Transcribe exactly the lines that fall between the one holding "resting: 0%" and the one holding "label granularity: sequence-level", inclusive, from the entries below.

Start of DATA PROVIDED

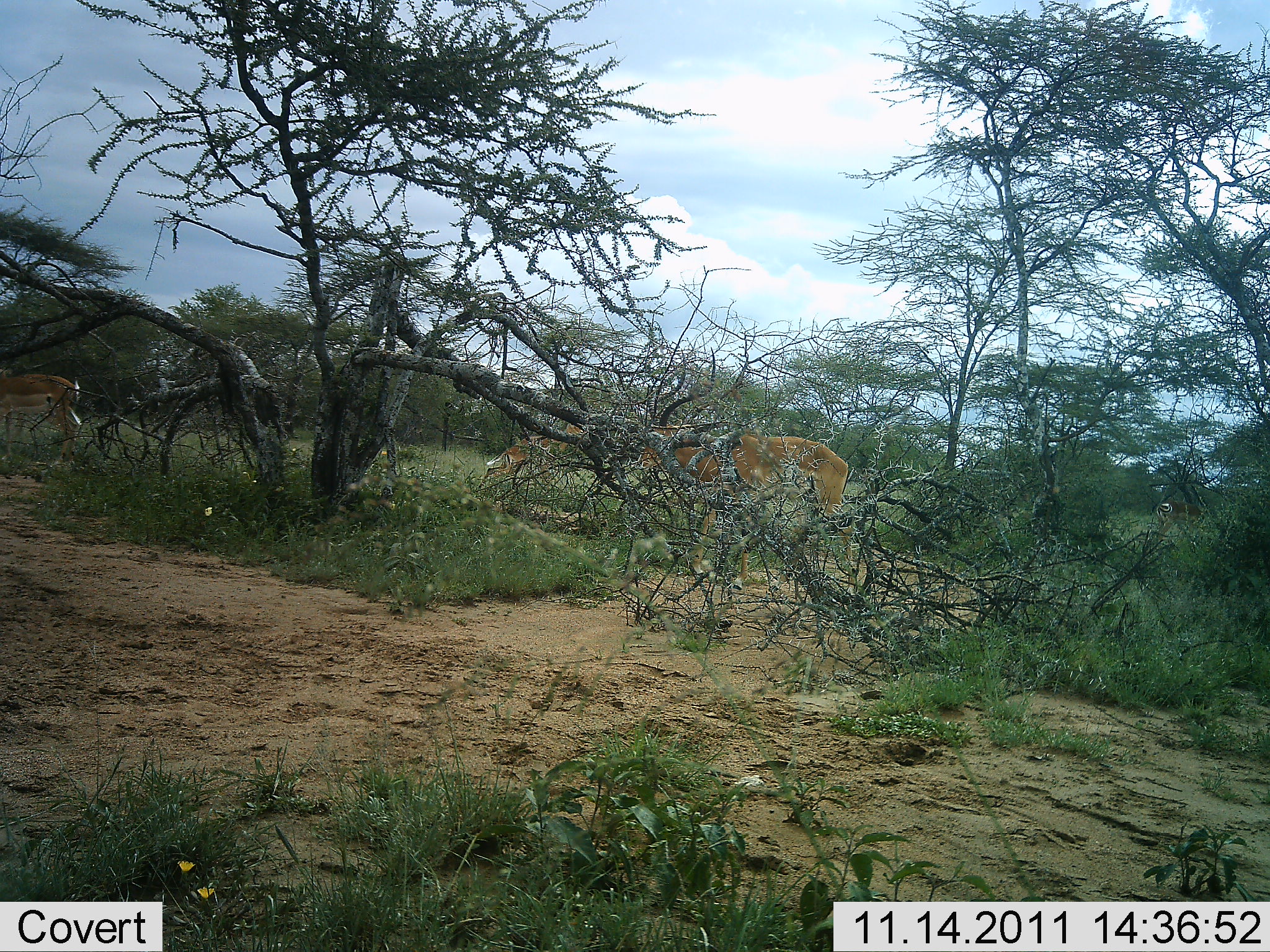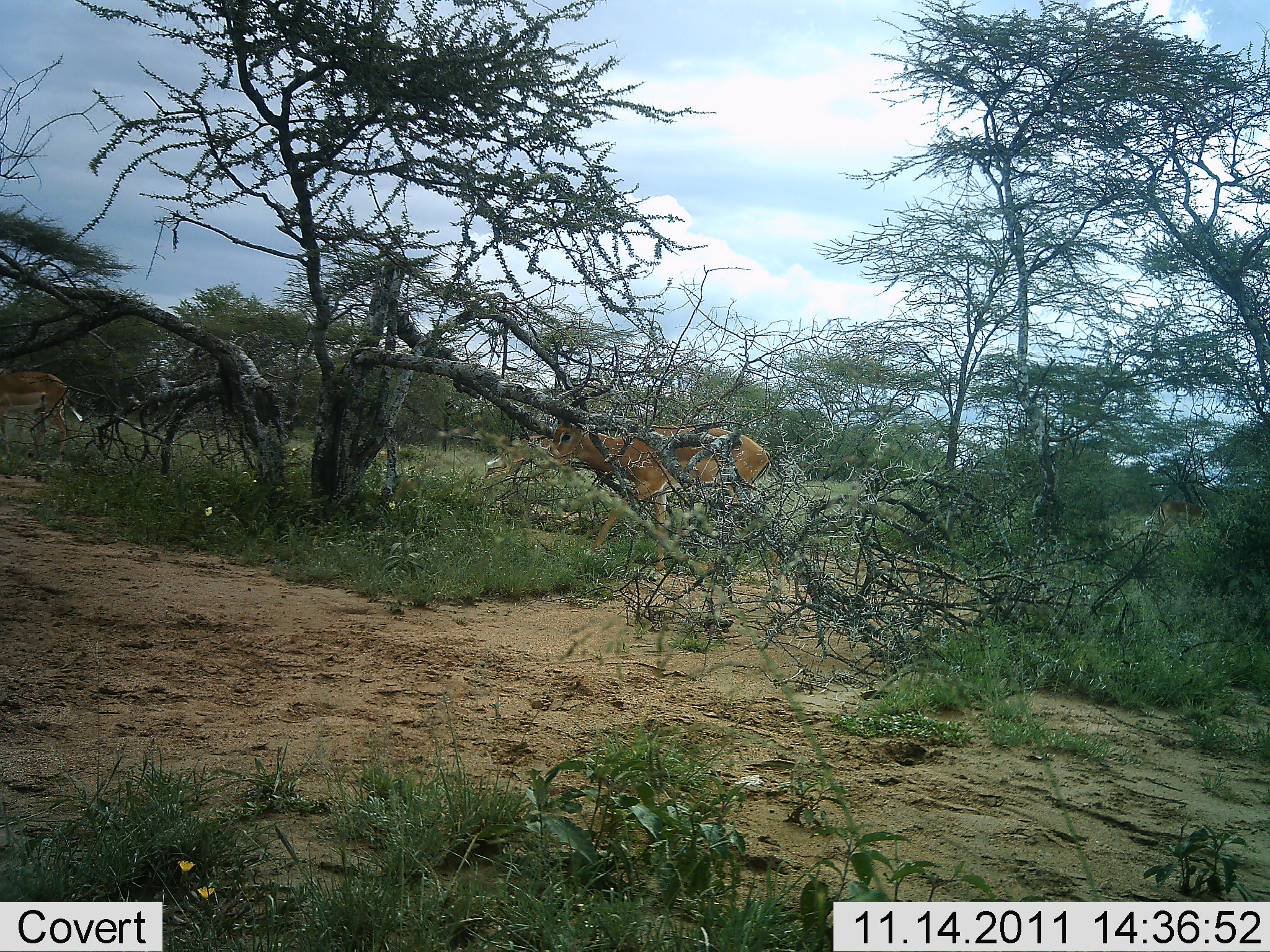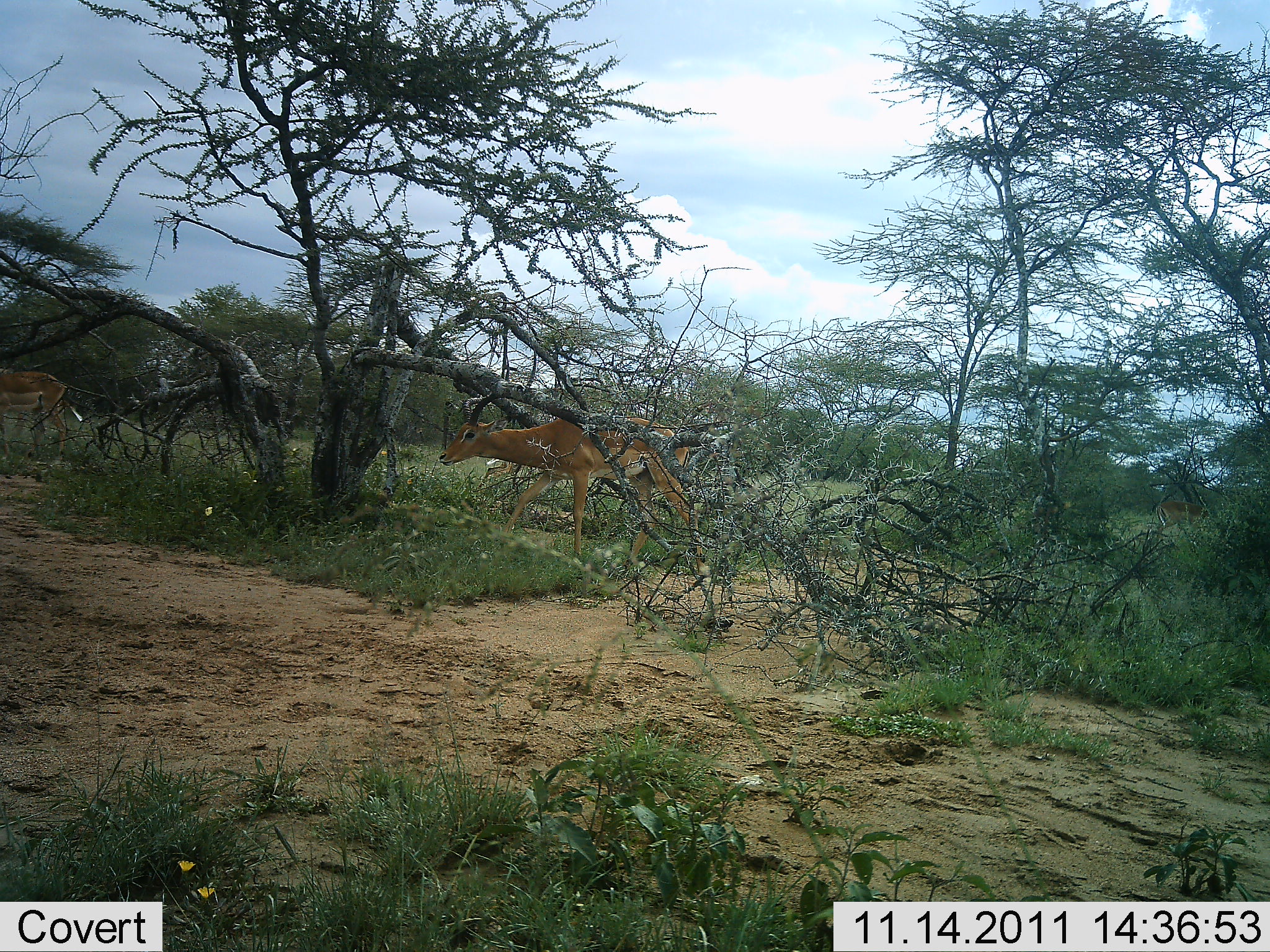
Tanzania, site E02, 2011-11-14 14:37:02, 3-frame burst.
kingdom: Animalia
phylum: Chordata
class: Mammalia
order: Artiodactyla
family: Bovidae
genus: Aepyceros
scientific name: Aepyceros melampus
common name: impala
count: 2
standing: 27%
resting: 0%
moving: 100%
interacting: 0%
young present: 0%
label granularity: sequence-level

End of DATA PROVIDED
Start of DATA PROVIDED

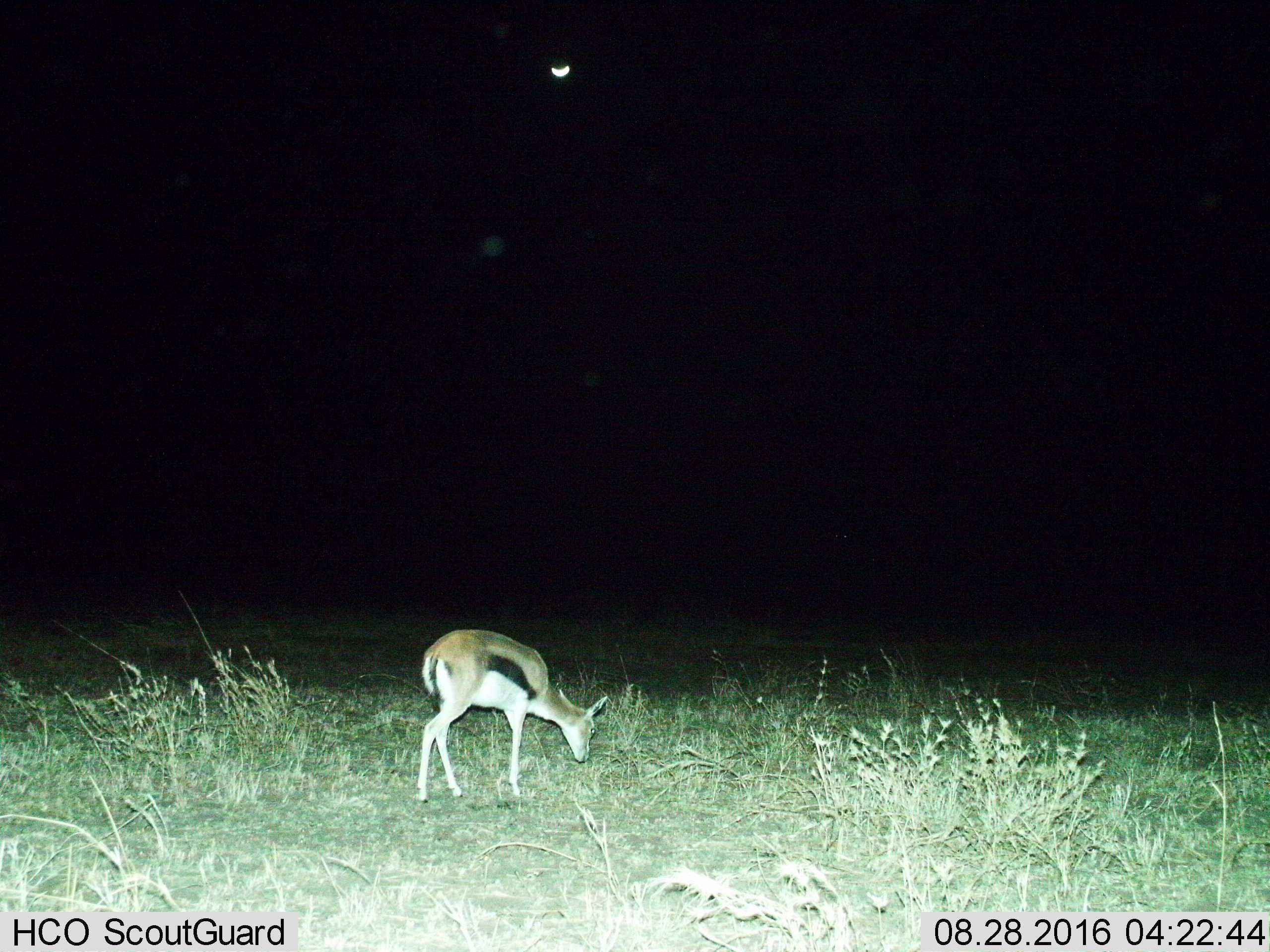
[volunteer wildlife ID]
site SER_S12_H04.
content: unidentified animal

End of DATA PROVIDED
Start of DATA PROVIDED

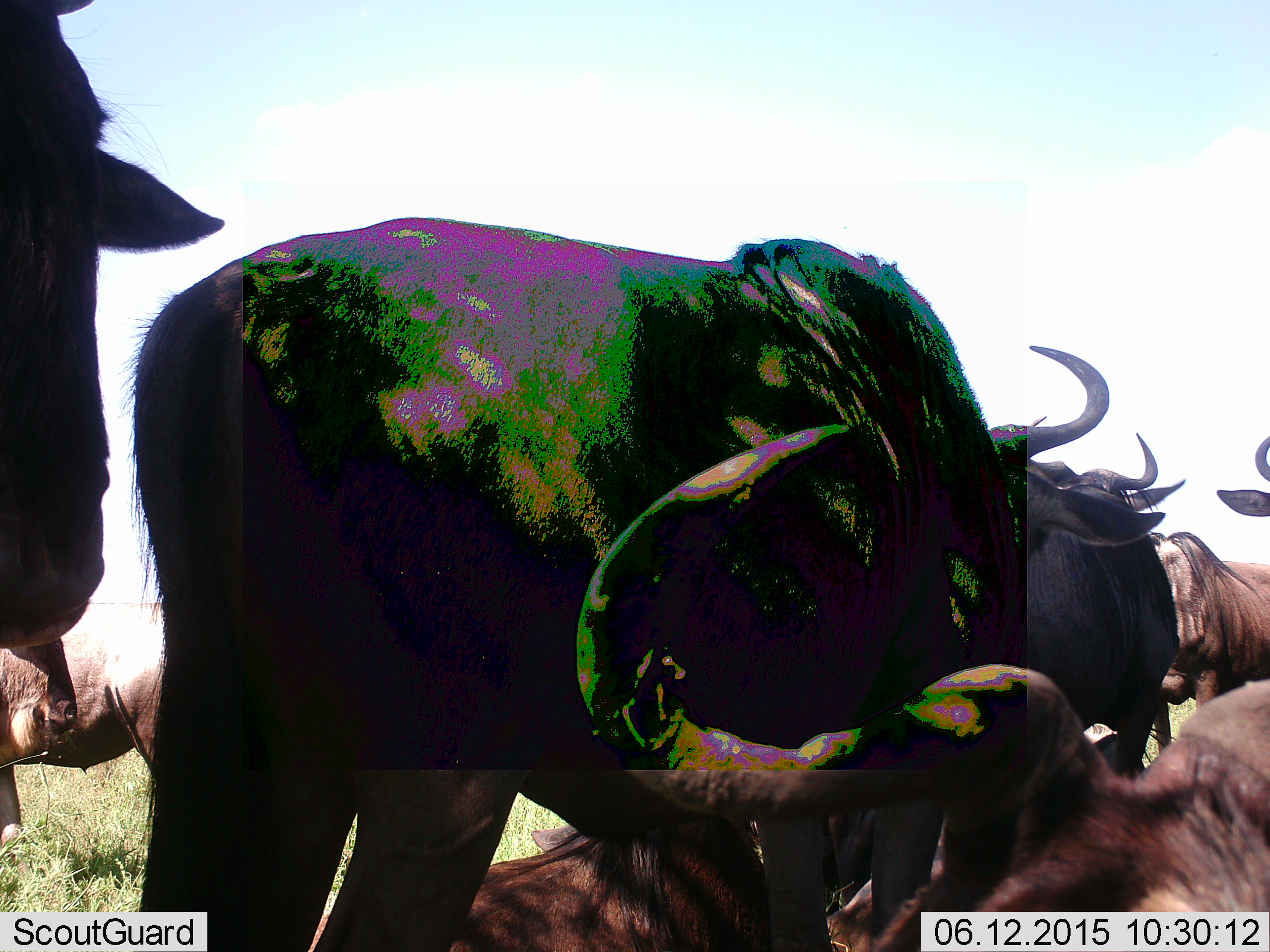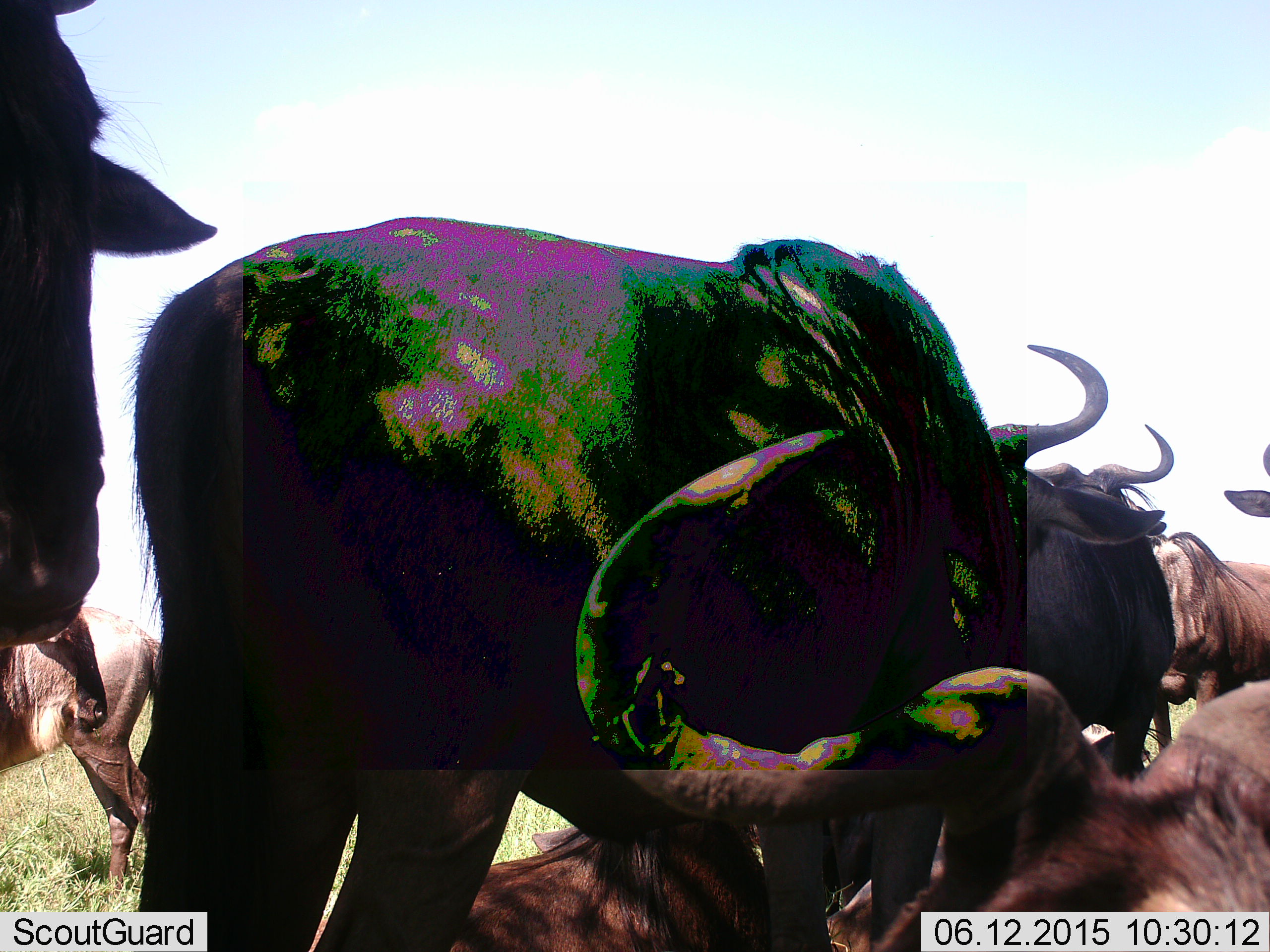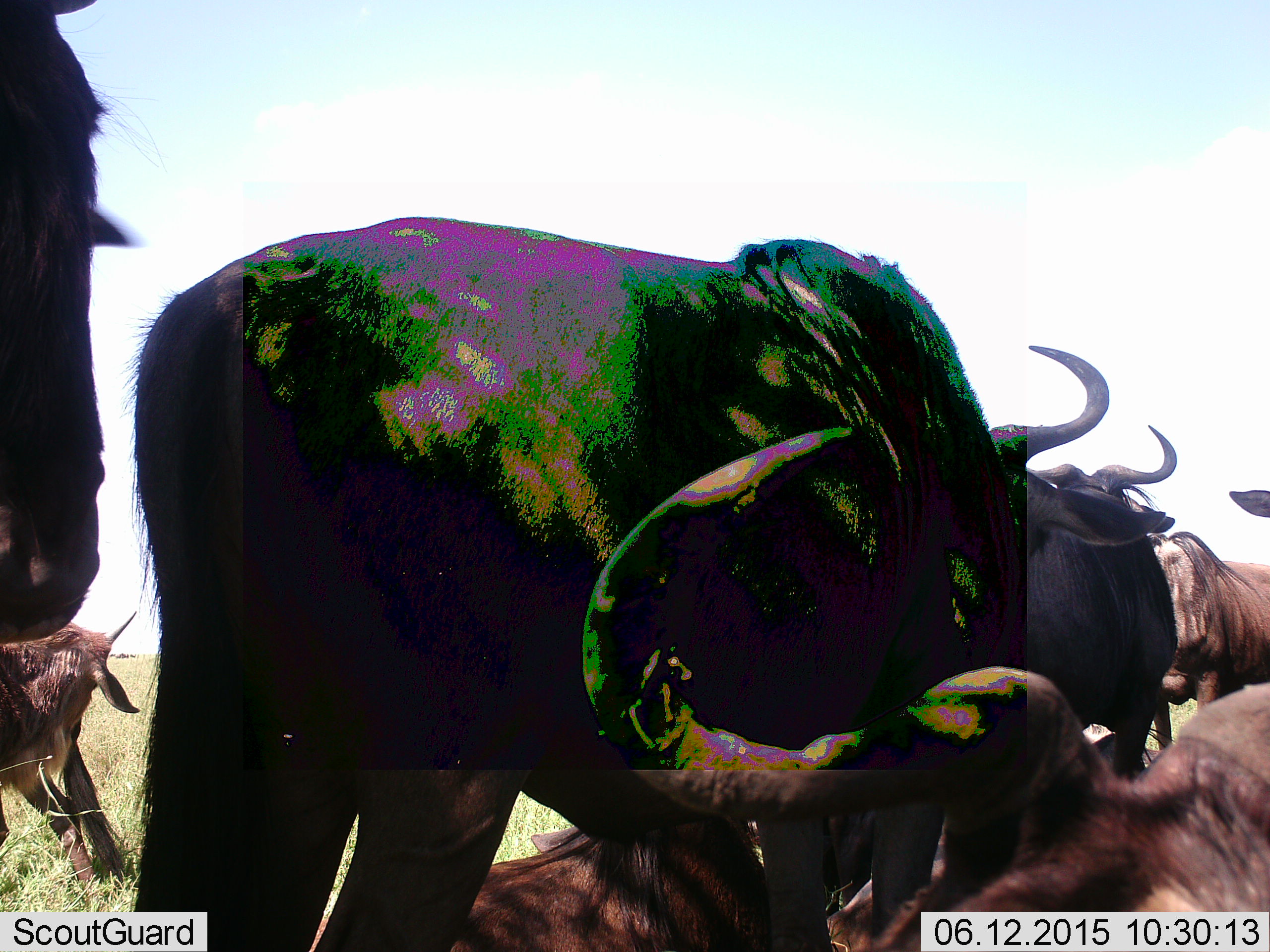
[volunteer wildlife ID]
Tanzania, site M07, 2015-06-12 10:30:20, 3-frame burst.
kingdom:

End of DATA PROVIDED

## THE COMPLETED TASK
resting: 0%
moving: 100%
interacting: 0%
young present: 0%
label granularity: sequence-level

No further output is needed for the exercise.